記事詳細

【ぴいぷる】三遊亭円楽、六代目の恩返し 「師匠ってみんな、弟子が嫌いなんだよ」 (1/3ページ)

 「恩返しだね、やっぱり」

 自身がプロデュースする「落語大手町2020」が東京・大手町のサンケイプラザなどで25~27日に上演される。コロナ禍のなか、開催自体が危ぶまれた。自らも肺がんや脳腫瘍の治療を続けているが、落語のために、じっとはしていられなかった。客席の半分=満席にするなどの感染防止策を練って出演者の交渉に奔走し、開催にこぎつけた。

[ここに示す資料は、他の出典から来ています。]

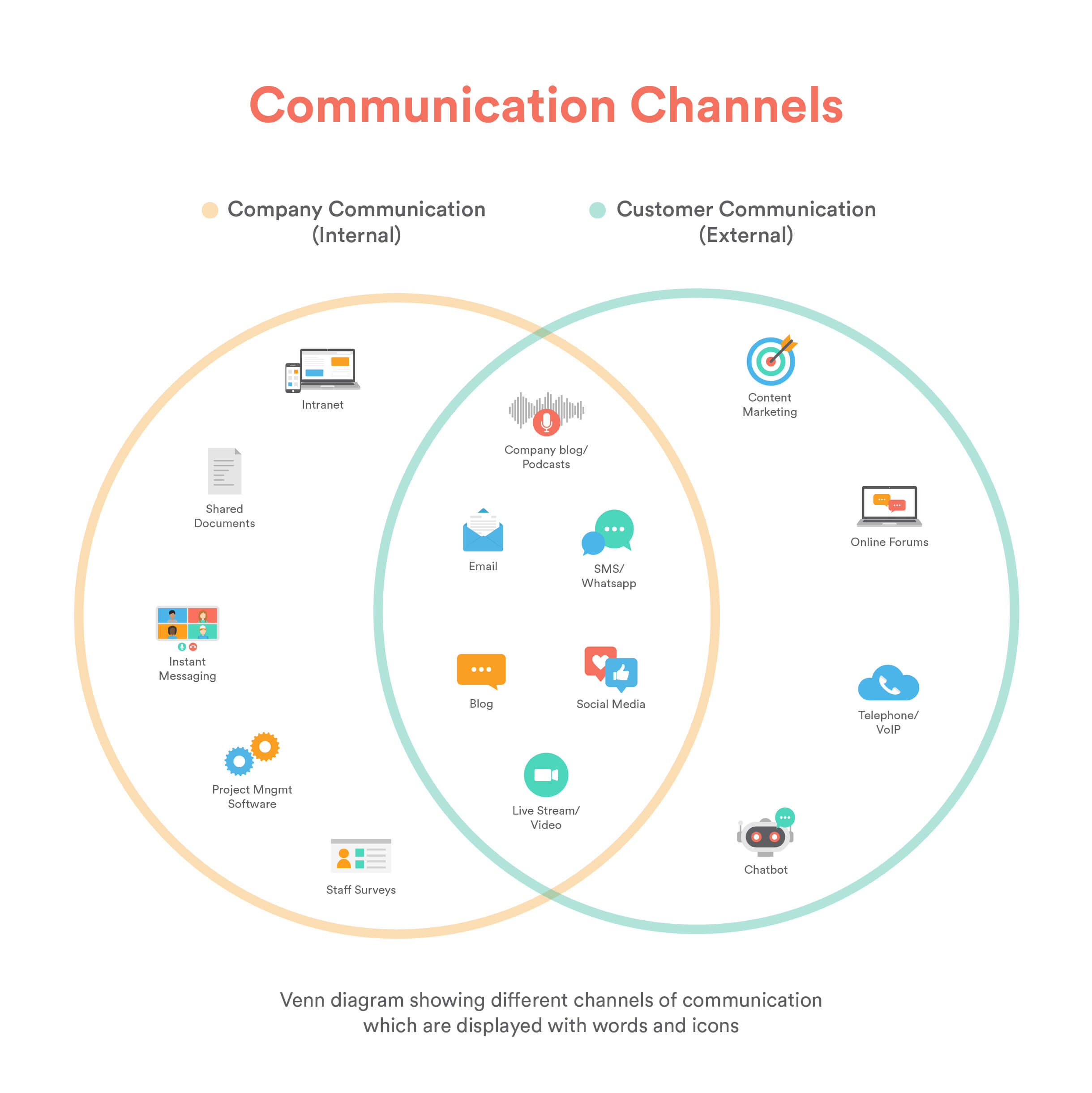 Diagram showing the communication channels used by businesses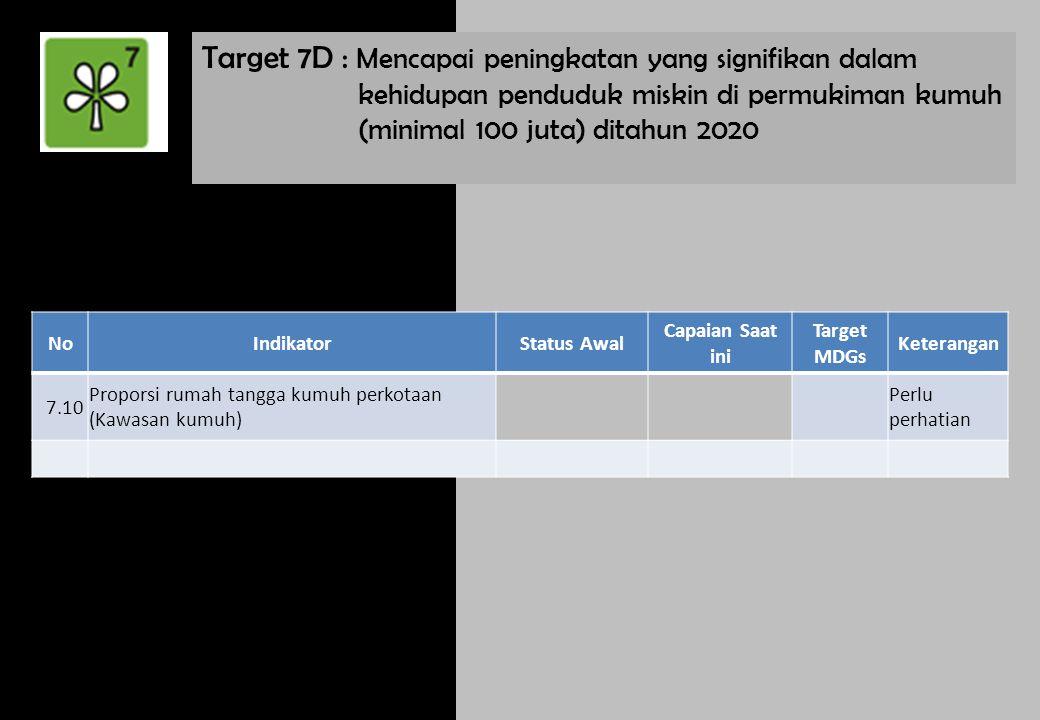 Target 7D : Mencapai peningkatan yang signifikan dalam kehidupan penduduk miskin di permukiman kumuh (minimal 100 juta) ditahun 2020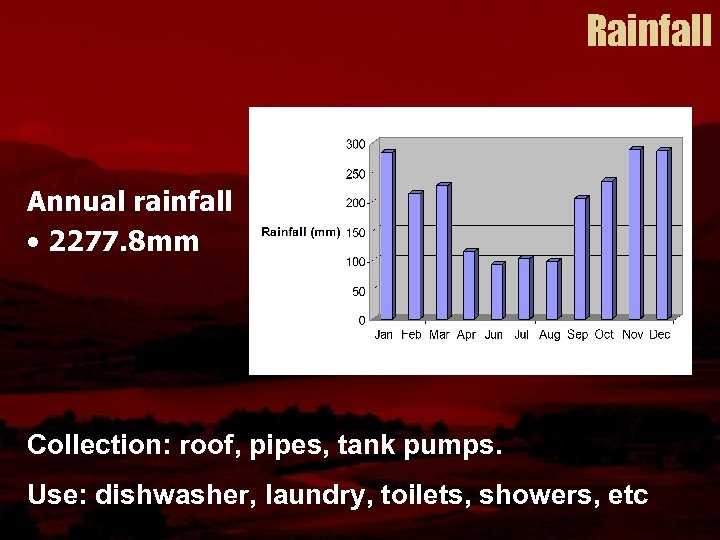 Rainfall Annual rainfall • 2277. 8 mm Collection: roof, pipes, tank pumps. Use: dishwasher,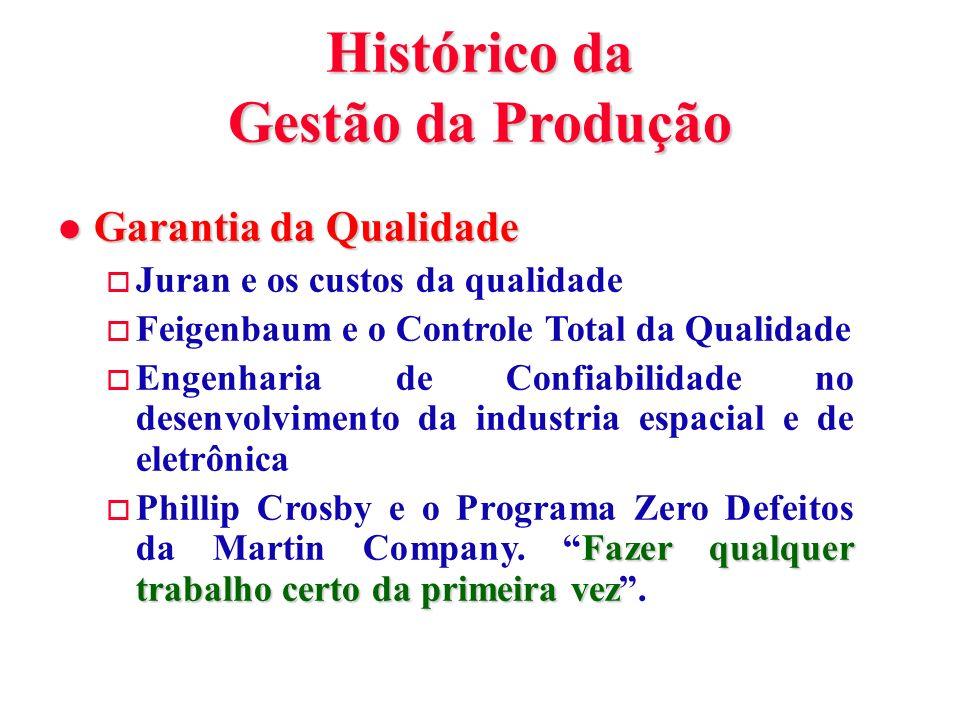 l Garantia da Qualidade o Juran e os custos da qualidade o Feigenbaum e o Controle Total da Qualidade o Engenharia de Confiabilidade no desenvolviment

 「ベストはやめちゃうことだけど、それじゃぁ、落語の火が消えちゃうよ。まずはやることが大事。『隗より始めよ』ってことですよ。有事のときは三方一両損なの。やる方も出す方も一歩引いて、しょうがねぇなで身を切る。早く収束して三方が笑えるような状態に戻ればね」

 二つ目時代から40年以上も「笑点」に出演してきた知名度と実績をフル稼働して、落語界の発展に力を尽くす。そのとっかかりが2007年に始まった「博多・天神落語まつり」だ。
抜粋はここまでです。